Page 408 of Sinfully Savage Mafia

I manage a smile. “Oh yeah? So I bet you’re going to add more to your list about me now. I don’t have friends, don’t like to talk, have no patience for old people…and what else?”

“Damaged,” he says, his eyes boring into me. “There’s a reason why you do this, why you wanted this job, and something tells me it’s not because you love babies.” He steps toward me and my breath hitches. “You’re so closed off. Is it because you failed in this role before? Is that why you’re trying to make up for it with strangers?”

My jaw drops. He got all of that from what I said?

He’s too goddamn pretty to be that perceptive!

I swallow hard. “I’m not damaged,” I say, trying to keep my voice even.

“We’re all damaged, Anya. In some way or another. We’re all looking for redemption.”

“I don’t need redemption! Spare me the dollar-store psychobabble,” I snap. My jaw tightens, palms sweaty as they rub against my legs.

Dante circles me like a lion eyeing his prey. “So mysterious. So shut down. But so in need of carnal pleasure,” he muses. “Even if you don’t want to admit it to yourself. You’re looking for something you either haven’t found or had taken away. Admit it.”

I roll my eyes. “That’s your insightful analysis, huh? Because I got caught up in the moment?—”

“A moment you created, if memory serves.” He smirks. “Remember, rubbing up against me, touching my arm, giving me that fuck-me-now look?”

I throw my hands into the air. “Fine! I created it. Twice. I admit it!”

“So now are you going to admit the other thing?”

“What other thing?”

“That you’re damaged.”

“Jesus Christ!”

“Language,” he says with a quirk of his brow.

I let out a snort. “You know what? I’ve lost my appetite. So thanks for that!” I turn on my heel, ready to stalk toward my room when I stop short.

Aisling.

I turn back around, scoop her up, and head back down the hallway. My stomach gurgles and clenches as my pulse throbs against my neck.
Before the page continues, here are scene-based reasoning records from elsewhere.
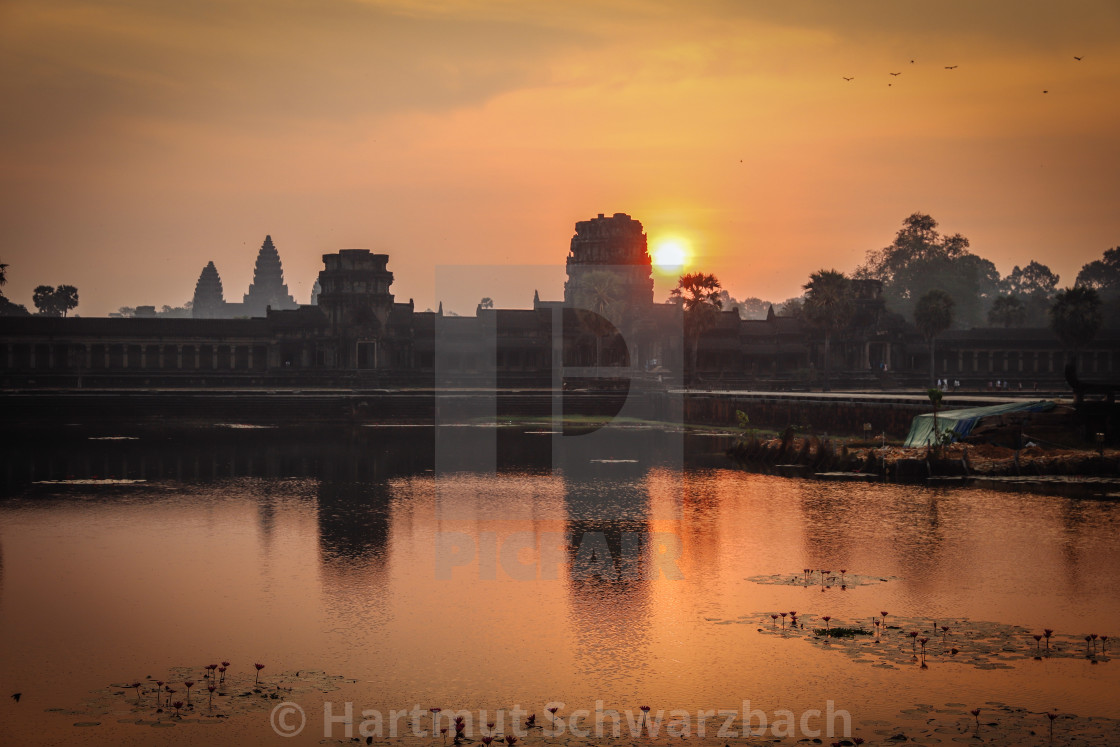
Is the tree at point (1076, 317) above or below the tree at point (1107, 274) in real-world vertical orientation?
below

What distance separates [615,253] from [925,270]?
6492 cm

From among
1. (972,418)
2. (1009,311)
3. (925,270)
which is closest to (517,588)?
(972,418)

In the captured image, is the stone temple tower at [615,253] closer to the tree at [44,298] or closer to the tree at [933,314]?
the tree at [933,314]

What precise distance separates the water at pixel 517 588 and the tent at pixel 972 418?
9694 millimetres

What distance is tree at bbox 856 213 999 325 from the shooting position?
174875 millimetres

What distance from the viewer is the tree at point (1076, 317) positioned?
103250 millimetres

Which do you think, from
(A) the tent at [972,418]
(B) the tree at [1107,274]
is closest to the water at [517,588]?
(A) the tent at [972,418]

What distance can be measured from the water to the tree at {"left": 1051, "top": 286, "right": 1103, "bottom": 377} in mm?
75680

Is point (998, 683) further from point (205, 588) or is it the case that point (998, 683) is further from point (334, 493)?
point (334, 493)

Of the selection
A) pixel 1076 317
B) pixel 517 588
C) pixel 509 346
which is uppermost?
pixel 1076 317

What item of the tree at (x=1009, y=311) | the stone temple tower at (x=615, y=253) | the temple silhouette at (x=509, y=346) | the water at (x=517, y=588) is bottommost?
the water at (x=517, y=588)

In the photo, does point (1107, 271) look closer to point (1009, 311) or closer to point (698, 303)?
point (1009, 311)

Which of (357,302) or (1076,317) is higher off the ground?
(357,302)

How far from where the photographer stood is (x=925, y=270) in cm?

Fuck him for seeing all of that!

And how, by the way? I basically told him nothing and he managed to pull all of that from the minimal words I uttered.

I sink into the plush leather recliner in the corner of the room that overlooks the bright lights of the Las Vegas Strip. I stare into the night sky, at all of the stars twinkling against the blackness. I never saw that many stars in Brooklyn. The dark, ominous cloud of a hopeless future always hung low overhead, blocking any slivers of light from shining through.

But here, it feels like the cloud has lifted, albeit temporarily.

I had no idea what wounds would be torn open by being out here in Vegas. All of the things I resisted for so long, thrown in my face, taunting me because I’ll never have them myself.

I made choices. A lot of choices.

And they defined my path.

It’s not glamorous by any stretch, but it’s been set.

I have to deliver for my uncle, for our livelihood, for our future…the future Maks will never get to experience.

Deliver what, though?

That’s the hundred-million-dollar question.